黑暗如天地般无限的镜面,我站在镜子面前;镜面是无明,是无始劫三界生死的源头,镜外的我,是镜中寻找自我的身心攀缘;寻找自己的念头,波澜了镜面,幻觉出照镜子的身心我执;看着镜中的我,是镜中认识的投射,我看到自己的倒影,自己只是倒影所看到;看到只是观照的看着,对于分别出的倒影,无所分别。
镜中镜外的我,是同一颗心的呼吸,因镜内的分辨,所现镜外的寻找;此生故彼生,此有故彼有;我只是镜内的辨认,或者说,因为认识,而呈现认识镜子的自己,由自我分辨而呈现镜子,以及镜中辨认镜外的人;当镜外人的心,觉察到镜中人是自己辨认心的投射,融化分别心的放舍,镜外分辨之人就是镜中人的疑虑。

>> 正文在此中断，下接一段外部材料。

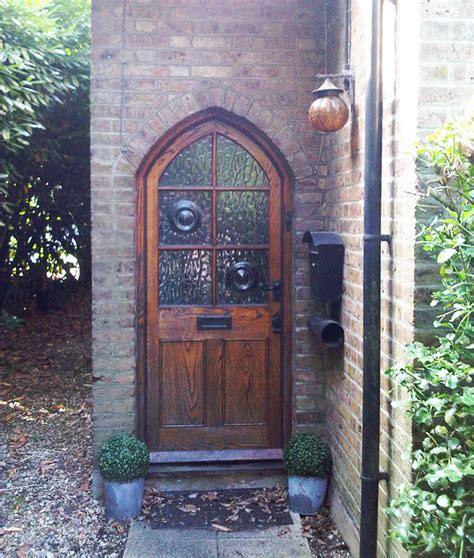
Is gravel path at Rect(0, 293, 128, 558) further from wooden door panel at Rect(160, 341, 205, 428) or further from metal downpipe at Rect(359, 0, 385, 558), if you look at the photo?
metal downpipe at Rect(359, 0, 385, 558)

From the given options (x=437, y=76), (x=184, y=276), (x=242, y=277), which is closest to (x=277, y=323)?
(x=242, y=277)

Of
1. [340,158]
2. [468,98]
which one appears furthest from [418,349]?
[340,158]

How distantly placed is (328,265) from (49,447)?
2.86m

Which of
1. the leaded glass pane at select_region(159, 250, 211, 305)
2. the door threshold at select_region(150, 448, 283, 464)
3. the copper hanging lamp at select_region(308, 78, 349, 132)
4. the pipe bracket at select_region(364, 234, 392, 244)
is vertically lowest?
the door threshold at select_region(150, 448, 283, 464)

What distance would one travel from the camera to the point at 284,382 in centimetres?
484

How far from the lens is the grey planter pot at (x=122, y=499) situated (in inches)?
172

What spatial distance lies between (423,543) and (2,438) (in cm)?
414

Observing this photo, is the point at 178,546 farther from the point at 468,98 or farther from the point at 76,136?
the point at 76,136

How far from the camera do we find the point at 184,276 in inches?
188

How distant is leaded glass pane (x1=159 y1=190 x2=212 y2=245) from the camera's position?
15.4 feet

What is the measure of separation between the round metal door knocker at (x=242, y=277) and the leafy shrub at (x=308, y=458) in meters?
1.08

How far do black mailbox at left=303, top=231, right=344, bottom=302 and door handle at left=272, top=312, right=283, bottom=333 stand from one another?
61cm

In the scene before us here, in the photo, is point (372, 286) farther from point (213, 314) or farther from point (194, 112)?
point (194, 112)

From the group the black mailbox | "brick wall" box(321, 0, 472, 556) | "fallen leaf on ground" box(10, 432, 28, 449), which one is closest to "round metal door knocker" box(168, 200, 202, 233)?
the black mailbox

心离分别则心非心,镜面粉碎,无挂是自由,无生即圆满,不可思议是极乐;自我与镜子,是梦境所镣铐,自我与无明,消融在不挂一丝疑虑,不染一丝体验的妙明安详;此无故彼无,此灭故彼灭,如走出迷宫的人,自我与迷宫只是梦境中一念错觉;三界仅是圆明十方妙觉大乐中,一丝错觉的纠结,错觉性空是极乐。